Possums are unusually susceptible to TB and the disease quickly progresses to an infectious stage. Possums with advanced TB can have visibly swollen lymph nodes at the groin or armpits which can turn into weeping, pus-filled sores, leading to eventual death. These sores can vary from a cream/green abscess to white, gritty lesions and can be just a few millimetres across to up to 60mm in diameter.
In pigs, the disease can usually be found in the lymph nodes at the base of the jawbone. It can sometimes also be found in the intestines.
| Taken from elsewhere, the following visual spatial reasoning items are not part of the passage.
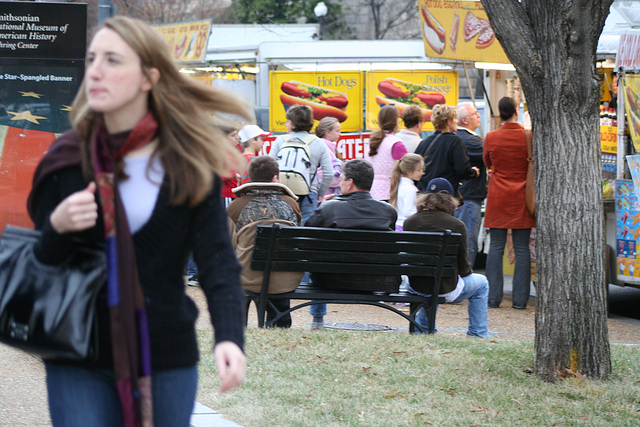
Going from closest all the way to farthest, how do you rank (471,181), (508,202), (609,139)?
(508,202), (471,181), (609,139)

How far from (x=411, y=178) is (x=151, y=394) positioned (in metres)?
6.49

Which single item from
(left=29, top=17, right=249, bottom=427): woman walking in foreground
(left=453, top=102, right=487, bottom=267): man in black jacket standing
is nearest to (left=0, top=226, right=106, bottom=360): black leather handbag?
(left=29, top=17, right=249, bottom=427): woman walking in foreground

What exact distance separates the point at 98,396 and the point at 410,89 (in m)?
13.4

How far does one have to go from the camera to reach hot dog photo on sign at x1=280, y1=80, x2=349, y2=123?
1530 centimetres

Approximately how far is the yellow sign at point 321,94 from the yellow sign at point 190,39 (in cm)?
Result: 448

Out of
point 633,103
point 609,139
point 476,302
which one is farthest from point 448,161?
point 476,302

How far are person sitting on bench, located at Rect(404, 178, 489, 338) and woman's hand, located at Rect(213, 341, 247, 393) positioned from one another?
4.82 meters

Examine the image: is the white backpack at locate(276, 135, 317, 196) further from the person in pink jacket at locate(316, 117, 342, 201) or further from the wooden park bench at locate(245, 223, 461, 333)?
the wooden park bench at locate(245, 223, 461, 333)

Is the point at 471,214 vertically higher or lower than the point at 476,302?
higher

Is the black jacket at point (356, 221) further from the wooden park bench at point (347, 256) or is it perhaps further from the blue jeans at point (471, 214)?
the blue jeans at point (471, 214)

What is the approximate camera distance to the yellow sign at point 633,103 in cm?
843

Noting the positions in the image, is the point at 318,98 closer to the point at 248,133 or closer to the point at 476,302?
the point at 248,133

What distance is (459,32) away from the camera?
1167cm

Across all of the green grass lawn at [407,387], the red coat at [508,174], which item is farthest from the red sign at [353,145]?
the green grass lawn at [407,387]
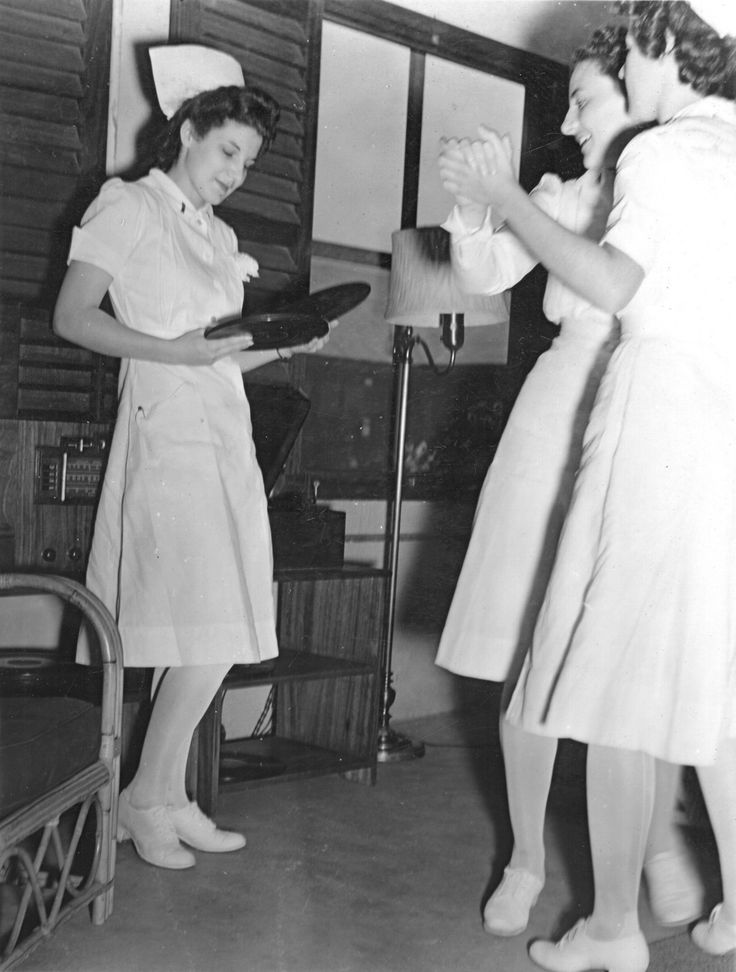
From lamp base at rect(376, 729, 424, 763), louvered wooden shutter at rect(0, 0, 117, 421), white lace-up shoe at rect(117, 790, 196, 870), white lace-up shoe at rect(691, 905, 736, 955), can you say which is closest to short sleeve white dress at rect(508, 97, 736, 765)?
white lace-up shoe at rect(691, 905, 736, 955)

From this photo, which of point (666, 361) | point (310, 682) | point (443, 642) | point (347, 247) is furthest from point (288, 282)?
point (666, 361)

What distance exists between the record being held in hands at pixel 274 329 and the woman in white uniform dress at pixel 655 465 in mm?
680

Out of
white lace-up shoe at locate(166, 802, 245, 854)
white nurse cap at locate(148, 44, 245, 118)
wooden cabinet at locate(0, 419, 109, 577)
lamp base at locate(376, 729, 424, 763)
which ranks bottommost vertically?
lamp base at locate(376, 729, 424, 763)

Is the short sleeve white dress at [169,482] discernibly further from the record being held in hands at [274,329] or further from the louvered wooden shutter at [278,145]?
the louvered wooden shutter at [278,145]

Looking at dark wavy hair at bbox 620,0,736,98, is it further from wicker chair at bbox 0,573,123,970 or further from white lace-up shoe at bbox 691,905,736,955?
white lace-up shoe at bbox 691,905,736,955

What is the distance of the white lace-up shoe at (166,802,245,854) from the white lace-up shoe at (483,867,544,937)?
24.9 inches

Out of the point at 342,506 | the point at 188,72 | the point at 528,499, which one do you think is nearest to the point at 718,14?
the point at 528,499

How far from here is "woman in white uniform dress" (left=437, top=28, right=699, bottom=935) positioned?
1.98m

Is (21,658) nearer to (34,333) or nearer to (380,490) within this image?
(34,333)

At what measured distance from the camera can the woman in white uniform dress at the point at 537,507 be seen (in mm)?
1981

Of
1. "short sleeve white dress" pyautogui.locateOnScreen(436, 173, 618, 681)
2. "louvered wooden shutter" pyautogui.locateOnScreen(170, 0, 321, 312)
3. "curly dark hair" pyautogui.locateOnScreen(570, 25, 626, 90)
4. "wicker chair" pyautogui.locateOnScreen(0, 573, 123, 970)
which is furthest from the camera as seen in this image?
"louvered wooden shutter" pyautogui.locateOnScreen(170, 0, 321, 312)

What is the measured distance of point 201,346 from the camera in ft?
7.10

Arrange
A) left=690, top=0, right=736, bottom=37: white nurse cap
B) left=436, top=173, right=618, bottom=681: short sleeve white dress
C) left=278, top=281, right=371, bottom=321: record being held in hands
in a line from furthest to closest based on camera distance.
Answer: left=278, top=281, right=371, bottom=321: record being held in hands
left=436, top=173, right=618, bottom=681: short sleeve white dress
left=690, top=0, right=736, bottom=37: white nurse cap

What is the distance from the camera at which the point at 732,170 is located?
1.64 metres
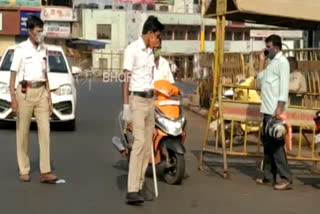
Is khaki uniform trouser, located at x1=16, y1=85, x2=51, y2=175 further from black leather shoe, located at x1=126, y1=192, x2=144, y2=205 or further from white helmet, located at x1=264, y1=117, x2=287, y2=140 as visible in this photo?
white helmet, located at x1=264, y1=117, x2=287, y2=140

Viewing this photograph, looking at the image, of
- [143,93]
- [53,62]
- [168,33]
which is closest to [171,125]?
[143,93]

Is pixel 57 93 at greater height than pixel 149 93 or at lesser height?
lesser

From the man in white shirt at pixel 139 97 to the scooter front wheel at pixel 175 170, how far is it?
993mm

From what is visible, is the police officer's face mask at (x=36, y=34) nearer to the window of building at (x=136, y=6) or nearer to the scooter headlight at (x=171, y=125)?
the scooter headlight at (x=171, y=125)

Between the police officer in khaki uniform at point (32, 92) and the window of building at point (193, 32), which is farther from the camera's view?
the window of building at point (193, 32)

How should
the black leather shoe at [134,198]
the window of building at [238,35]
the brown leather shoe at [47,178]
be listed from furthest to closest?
the window of building at [238,35] → the brown leather shoe at [47,178] → the black leather shoe at [134,198]

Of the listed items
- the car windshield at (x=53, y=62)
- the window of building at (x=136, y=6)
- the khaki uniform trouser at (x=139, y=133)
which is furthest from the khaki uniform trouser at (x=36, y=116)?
the window of building at (x=136, y=6)

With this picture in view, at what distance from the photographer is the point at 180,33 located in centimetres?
7444

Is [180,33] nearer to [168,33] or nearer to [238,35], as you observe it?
[168,33]

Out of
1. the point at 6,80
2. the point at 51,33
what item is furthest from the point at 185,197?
the point at 51,33

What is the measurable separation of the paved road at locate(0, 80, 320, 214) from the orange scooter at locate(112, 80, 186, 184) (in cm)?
23

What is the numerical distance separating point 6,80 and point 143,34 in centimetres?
750

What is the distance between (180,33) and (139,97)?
67396 millimetres

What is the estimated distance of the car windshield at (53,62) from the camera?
595 inches
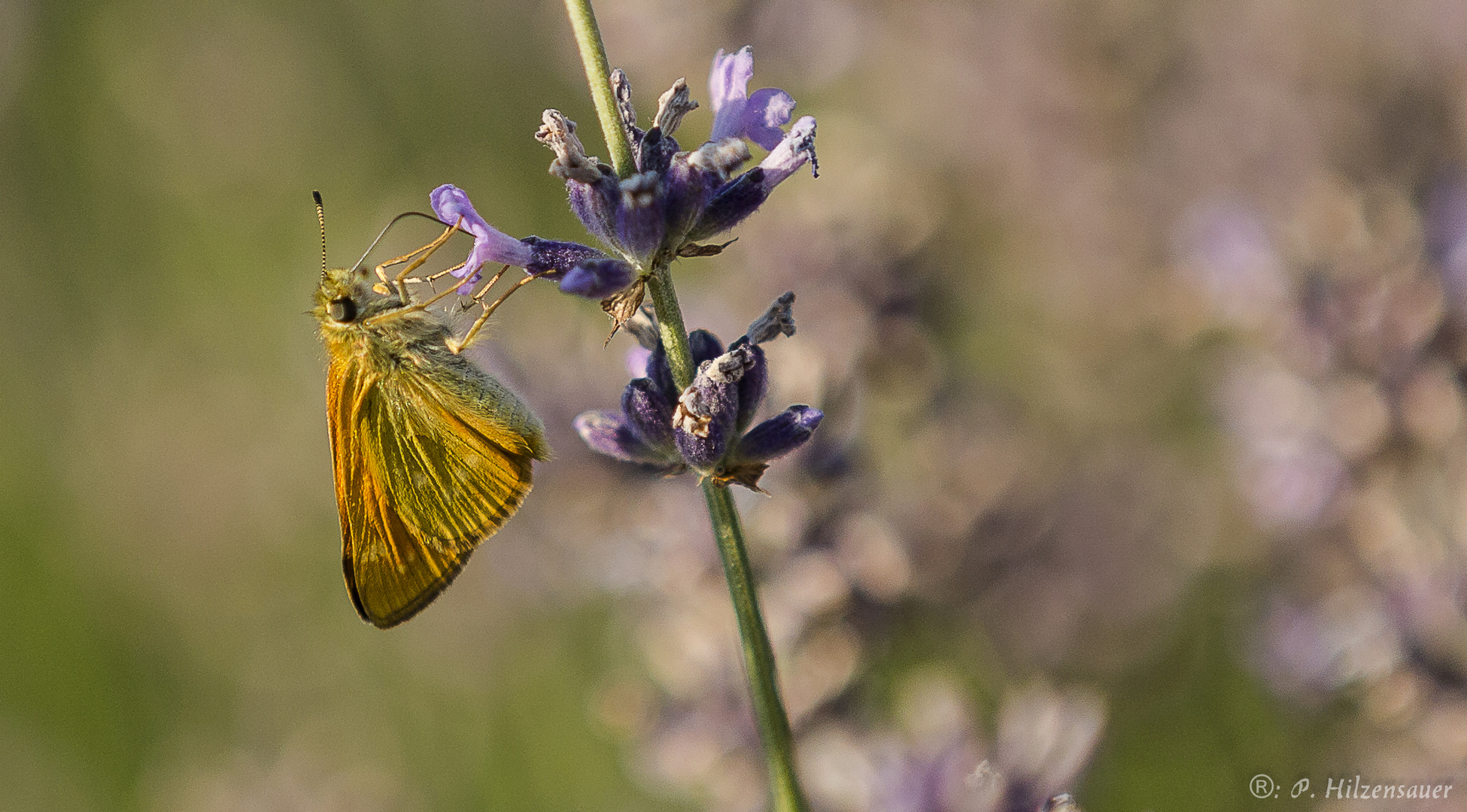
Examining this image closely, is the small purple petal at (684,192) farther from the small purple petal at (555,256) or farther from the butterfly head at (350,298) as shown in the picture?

TB can be transmitted to people via infected milk, although it can also spread via aerosol droplets from live infected cattle. Hunters sometimes become infected from handling infected possums. Human cases are rare in developed countries like New Zealand thanks to pasteurisation and testing programmes. However, in areas of the developing world where pasteurisation is not routine, bovine TB is a relatively common cause of human tuberculosis.
TB in humans is more commonly caused by a related, but different, form of bacterium, Mycobacterium tuberculosis, that also mostly affects the lungs. Despite presenting a very low human health risk nowadays, TB is still regarded as a problem for agriculture. High levels of TB would cause significant production losses for New Zealand farmers, and could put at risk the marketability of our meat and dairy exports.
TB can be transmitted from person to person and even from person to cattle, but this is rare.
If you, or anyone you know, has been exposed to TB, seek medical advice immediately. The most likely source of exposure is drinking unpasteurised milk from an infected cow. Close contact with infected livestock (such as during milking) or handling an infected animal carcass may also pose an infection risk.